Objective - Please reproduce the material below, starting with the line containing "What distance from" and continuing through the end of the material, including both of those points. Leave the pictures out of your answer.

────────

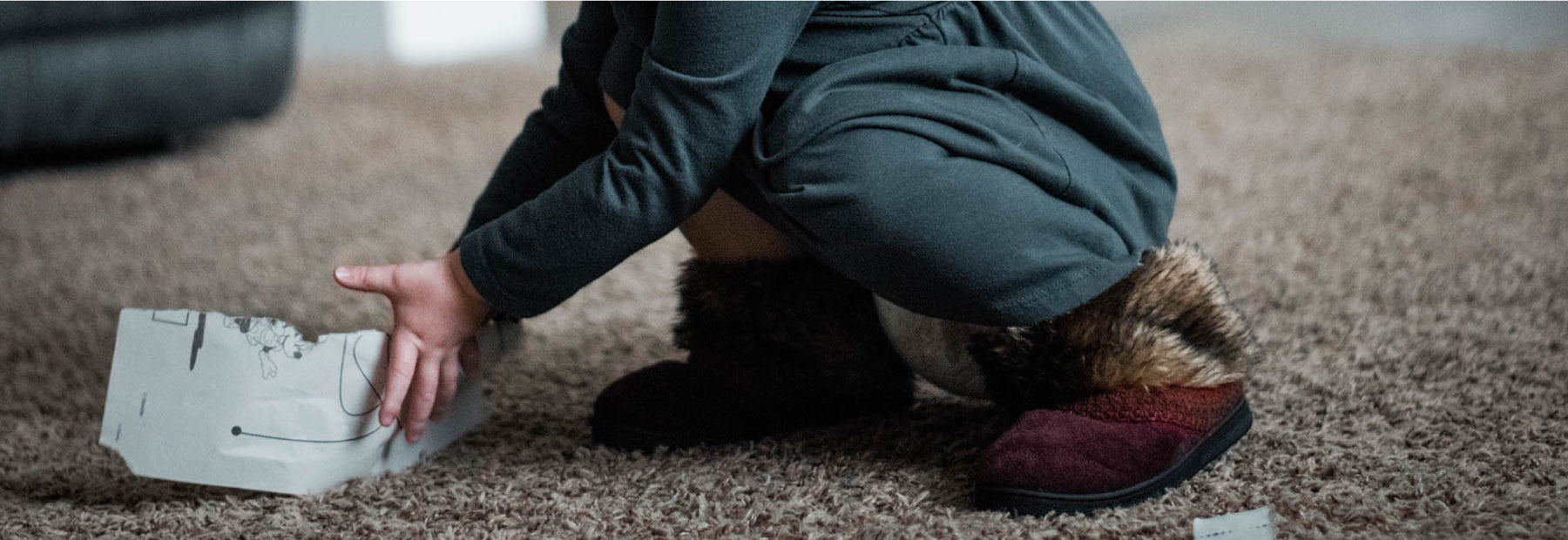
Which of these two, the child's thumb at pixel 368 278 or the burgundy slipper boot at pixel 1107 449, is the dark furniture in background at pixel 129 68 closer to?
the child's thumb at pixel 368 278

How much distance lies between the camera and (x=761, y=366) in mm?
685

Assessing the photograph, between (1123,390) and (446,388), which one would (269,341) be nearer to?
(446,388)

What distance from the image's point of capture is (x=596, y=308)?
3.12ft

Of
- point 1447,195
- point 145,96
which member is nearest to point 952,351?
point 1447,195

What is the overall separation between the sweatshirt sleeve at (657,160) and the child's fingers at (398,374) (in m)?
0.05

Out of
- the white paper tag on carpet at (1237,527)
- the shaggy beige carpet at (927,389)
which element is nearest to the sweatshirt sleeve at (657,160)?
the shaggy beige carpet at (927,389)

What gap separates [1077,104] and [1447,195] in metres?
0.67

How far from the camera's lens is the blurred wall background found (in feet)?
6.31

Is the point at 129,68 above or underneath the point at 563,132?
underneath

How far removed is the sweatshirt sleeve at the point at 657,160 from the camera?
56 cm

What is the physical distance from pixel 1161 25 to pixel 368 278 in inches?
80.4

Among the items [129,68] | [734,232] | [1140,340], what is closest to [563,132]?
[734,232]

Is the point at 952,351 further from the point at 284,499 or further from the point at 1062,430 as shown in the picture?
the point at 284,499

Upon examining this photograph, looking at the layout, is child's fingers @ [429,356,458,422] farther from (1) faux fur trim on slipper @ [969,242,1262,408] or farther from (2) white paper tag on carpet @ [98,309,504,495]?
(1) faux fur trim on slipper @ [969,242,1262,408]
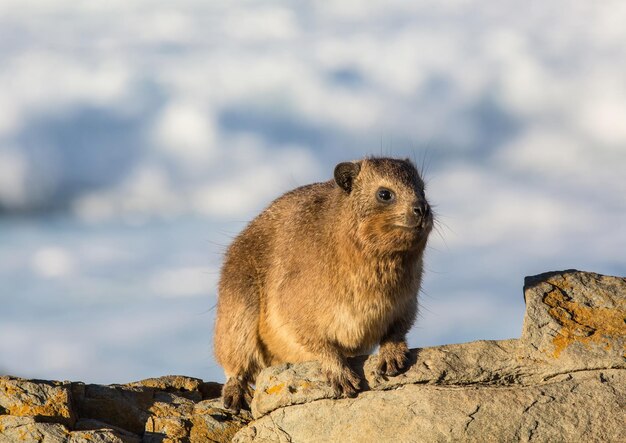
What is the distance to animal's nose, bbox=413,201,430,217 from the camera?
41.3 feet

────────

Solution to this task -
What distance from the image's point of capture is (x=596, y=308)?
3.12ft

Of
- point 1447,195
- point 145,96
which member is nearest to point 952,351?
point 1447,195

What is the overall separation between the sweatshirt sleeve at (657,160) and the child's fingers at (398,374) (in m)?
0.05

Out of
- the white paper tag on carpet at (1237,527)
- the shaggy beige carpet at (927,389)
which element is nearest to the sweatshirt sleeve at (657,160)?
the shaggy beige carpet at (927,389)

What gap separates [1077,104] and [1447,195] in metres?
0.67

How far from the camera's lens is the blurred wall background found (in feet)?
6.31

Is the point at 129,68 above or underneath the point at 563,132?
underneath

How far removed is the sweatshirt sleeve at the point at 657,160 from the camera?
56 cm

What is the physical distance from pixel 1161 25 to pixel 368 278 in inches?
80.4

Among the items [129,68] | [734,232] | [1140,340], what is closest to [563,132]?
[734,232]

Is the point at 952,351 further from the point at 284,499 or further from the point at 1062,430 as shown in the picture?
the point at 284,499

Upon examining this photograph, looking at the layout, is child's fingers @ [429,356,458,422] farther from (1) faux fur trim on slipper @ [969,242,1262,408] or farther from (2) white paper tag on carpet @ [98,309,504,495]?
(1) faux fur trim on slipper @ [969,242,1262,408]
What is the distance to animal's nose, bbox=413,201,430,217 from the camera?
41.3 feet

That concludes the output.